Instructions to follow ::
Turn the lines of the listing, from the line containing "Inspecting the image, does" through the last line, into a numbered list, leaving out blank lines.

[Listing of spatial reasoning questions]
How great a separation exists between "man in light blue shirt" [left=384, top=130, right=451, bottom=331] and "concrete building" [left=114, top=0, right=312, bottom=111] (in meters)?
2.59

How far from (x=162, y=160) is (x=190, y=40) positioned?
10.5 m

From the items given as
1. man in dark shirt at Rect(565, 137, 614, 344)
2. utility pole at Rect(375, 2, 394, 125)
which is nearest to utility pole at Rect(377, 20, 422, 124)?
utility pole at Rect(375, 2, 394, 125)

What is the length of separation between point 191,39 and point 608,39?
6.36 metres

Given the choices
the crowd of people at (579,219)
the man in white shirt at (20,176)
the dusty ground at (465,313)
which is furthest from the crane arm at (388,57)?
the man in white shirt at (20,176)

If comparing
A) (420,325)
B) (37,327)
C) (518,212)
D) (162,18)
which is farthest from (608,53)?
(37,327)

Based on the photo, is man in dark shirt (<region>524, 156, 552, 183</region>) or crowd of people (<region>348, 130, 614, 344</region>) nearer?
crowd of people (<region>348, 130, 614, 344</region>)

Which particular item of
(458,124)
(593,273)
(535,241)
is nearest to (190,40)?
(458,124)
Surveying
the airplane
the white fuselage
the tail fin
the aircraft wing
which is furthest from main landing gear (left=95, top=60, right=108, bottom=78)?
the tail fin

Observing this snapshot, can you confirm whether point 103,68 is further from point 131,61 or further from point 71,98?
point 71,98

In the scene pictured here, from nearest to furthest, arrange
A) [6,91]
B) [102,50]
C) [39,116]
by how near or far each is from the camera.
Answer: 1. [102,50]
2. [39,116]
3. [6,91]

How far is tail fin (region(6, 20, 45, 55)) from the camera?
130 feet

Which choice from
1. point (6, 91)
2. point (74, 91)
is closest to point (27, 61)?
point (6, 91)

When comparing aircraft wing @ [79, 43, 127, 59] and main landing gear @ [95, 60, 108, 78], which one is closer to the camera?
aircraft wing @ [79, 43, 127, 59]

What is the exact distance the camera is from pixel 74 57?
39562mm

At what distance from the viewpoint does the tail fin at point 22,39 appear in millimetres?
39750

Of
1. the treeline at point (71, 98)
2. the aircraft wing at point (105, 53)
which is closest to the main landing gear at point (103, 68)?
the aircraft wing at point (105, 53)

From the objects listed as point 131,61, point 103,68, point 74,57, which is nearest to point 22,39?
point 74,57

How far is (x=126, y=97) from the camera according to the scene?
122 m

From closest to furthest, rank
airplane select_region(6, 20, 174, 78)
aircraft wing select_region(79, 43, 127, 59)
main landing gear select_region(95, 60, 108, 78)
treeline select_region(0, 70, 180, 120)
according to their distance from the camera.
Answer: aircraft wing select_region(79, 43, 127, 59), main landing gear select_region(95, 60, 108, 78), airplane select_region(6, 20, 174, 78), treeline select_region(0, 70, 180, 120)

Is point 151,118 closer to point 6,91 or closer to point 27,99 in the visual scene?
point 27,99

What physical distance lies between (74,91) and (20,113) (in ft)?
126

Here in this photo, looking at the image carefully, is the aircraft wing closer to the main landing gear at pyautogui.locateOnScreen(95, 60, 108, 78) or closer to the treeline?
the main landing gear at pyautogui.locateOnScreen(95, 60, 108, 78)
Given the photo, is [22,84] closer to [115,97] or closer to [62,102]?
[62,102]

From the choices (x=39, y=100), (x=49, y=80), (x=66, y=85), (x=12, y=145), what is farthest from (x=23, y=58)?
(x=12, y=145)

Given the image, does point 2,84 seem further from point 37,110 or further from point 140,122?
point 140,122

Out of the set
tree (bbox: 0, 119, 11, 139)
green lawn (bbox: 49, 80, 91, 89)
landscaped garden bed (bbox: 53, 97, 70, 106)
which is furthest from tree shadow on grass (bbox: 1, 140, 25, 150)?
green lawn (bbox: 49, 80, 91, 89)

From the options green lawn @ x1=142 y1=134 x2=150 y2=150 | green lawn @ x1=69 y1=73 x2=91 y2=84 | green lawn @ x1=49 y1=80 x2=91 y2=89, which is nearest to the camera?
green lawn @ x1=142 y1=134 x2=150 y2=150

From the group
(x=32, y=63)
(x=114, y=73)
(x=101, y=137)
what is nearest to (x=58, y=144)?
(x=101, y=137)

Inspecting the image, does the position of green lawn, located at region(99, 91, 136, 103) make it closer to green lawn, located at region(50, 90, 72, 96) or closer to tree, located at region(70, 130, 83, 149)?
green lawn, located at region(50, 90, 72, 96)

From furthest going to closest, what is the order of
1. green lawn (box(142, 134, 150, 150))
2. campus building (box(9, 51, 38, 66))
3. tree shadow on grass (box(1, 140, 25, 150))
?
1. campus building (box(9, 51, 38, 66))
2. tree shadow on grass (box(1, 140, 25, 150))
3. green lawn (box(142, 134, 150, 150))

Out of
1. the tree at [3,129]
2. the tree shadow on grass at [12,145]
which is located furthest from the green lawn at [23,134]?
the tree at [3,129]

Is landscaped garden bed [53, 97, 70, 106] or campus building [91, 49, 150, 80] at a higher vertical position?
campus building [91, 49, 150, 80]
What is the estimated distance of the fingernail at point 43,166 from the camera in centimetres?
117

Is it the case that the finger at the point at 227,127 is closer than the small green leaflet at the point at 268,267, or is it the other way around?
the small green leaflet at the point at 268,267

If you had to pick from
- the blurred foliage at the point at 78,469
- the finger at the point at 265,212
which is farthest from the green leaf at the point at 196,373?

Response below ::
1. Inspecting the image, does the position of green lawn, located at region(99, 91, 136, 103) make it closer to green lawn, located at region(50, 90, 72, 96) or closer to tree, located at region(70, 130, 83, 149)?
2. green lawn, located at region(50, 90, 72, 96)
3. From furthest going to closest, what is the order of
4. 1. green lawn (box(142, 134, 150, 150))
5. 2. campus building (box(9, 51, 38, 66))
6. 3. tree shadow on grass (box(1, 140, 25, 150))
7. ?
8. 1. campus building (box(9, 51, 38, 66))
9. 2. tree shadow on grass (box(1, 140, 25, 150))
10. 3. green lawn (box(142, 134, 150, 150))
11. Out of
12. 1. the tree at [3,129]
13. 2. the tree shadow on grass at [12,145]
14. which is located furthest from the green lawn at [23,134]?
15. the tree at [3,129]
16. Is landscaped garden bed [53, 97, 70, 106] or campus building [91, 49, 150, 80] at a higher vertical position?
17. campus building [91, 49, 150, 80]
18. What is the estimated distance of the fingernail at point 43,166 from the camera in centimetres?
19. 117
20. Is it the case that the finger at the point at 227,127 is closer than the small green leaflet at the point at 268,267, or is it the other way around?
21. the small green leaflet at the point at 268,267
22. If you had to pick from
23. - the blurred foliage at the point at 78,469
24. - the finger at the point at 265,212
25. which is farthest from the green leaf at the point at 196,373?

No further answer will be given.